(COLLECTED MATERIAL Opens)

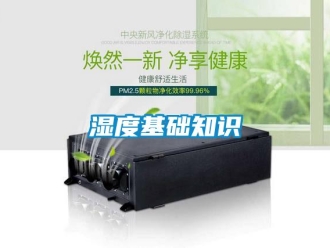 知识百科湿度基础知识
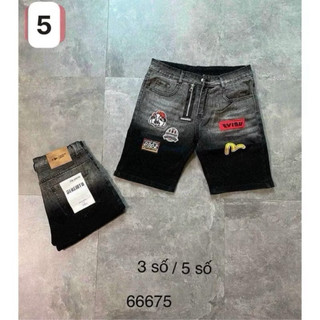 Quần Ngố Bò Hàng Super
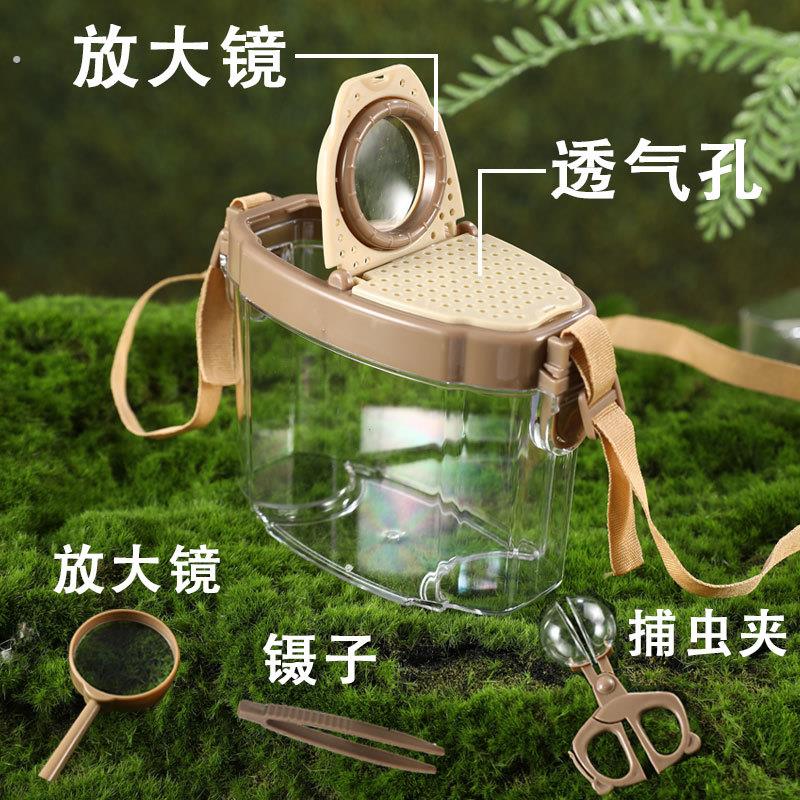 ins风 可爱蝴蝶昆虫观察盒户外探索儿童虫子收集器采集箱捕捉工具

(COLLECTED MATERIAL Closes)

Write out the whole listing above exactly, minus images.

▶ WORKED SOLUTION
 知识百科湿度基础知识
 Quần Ngố Bò Hàng Super
 ins风 可爱蝴蝶昆虫观察盒户外探索儿童虫子收集器采集箱捕捉工具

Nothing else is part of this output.